Page-level text extractions:
····················

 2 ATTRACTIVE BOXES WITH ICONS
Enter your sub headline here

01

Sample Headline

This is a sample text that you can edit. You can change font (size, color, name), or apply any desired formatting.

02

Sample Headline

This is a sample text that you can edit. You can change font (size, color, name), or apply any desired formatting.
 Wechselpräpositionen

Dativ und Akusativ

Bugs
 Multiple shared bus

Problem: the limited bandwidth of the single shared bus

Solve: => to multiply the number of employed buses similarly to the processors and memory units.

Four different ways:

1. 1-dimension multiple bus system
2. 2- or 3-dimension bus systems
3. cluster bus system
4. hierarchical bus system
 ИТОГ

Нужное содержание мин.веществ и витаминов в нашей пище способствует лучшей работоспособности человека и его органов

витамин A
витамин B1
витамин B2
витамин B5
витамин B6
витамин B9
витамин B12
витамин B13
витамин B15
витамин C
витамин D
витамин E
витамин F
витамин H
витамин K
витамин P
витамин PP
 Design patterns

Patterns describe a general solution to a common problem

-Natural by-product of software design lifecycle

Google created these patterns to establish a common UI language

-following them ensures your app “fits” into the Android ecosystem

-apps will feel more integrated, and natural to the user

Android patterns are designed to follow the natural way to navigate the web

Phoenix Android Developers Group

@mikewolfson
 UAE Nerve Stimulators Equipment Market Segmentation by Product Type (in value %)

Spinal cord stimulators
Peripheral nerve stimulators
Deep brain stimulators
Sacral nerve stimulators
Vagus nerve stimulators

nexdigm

····················

■ **EXERCISE AIM**
Reproduce the data, keeping every line exactly the same.

■ **YOUR SOLUTION**
 2 ATTRACTIVE BOXES WITH ICONS
Enter your sub headline here

01

Sample Headline

This is a sample text that you can edit. You can change font (size, color, name), or apply any desired formatting.

02

Sample Headline

This is a sample text that you can edit. You can change font (size, color, name), or apply any desired formatting.
 Wechselpräpositionen

Dativ und Akusativ

Bugs
 Multiple shared bus

Problem: the limited bandwidth of the single shared bus

Solve: => to multiply the number of employed buses similarly to the processors and memory units.

Four different ways:

1. 1-dimension multiple bus system
2. 2- or 3-dimension bus systems
3. cluster bus system
4. hierarchical bus system
 ИТОГ

Нужное содержание мин.веществ и витаминов в нашей пище способствует лучшей работоспособности человека и его органов

витамин A
витамин B1
витамин B2
витамин B5
витамин B6
витамин B9
витамин B12
витамин B13
витамин B15
витамин C
витамин D
витамин E
витамин F
витамин H
витамин K
витамин P
витамин PP
 Design patterns

Patterns describe a general solution to a common problem

-Natural by-product of software design lifecycle

Google created these patterns to establish a common UI language

-following them ensures your app “fits” into the Android ecosystem

-apps will feel more integrated, and natural to the user

Android patterns are designed to follow the natural way to navigate the web

Phoenix Android Developers Group

@mikewolfson
 UAE Nerve Stimulators Equipment Market Segmentation by Product Type (in value %)

Spinal cord stimulators
Peripheral nerve stimulators
Deep brain stimulators
Sacral nerve stimulators
Vagus nerve stimulators

nexdigm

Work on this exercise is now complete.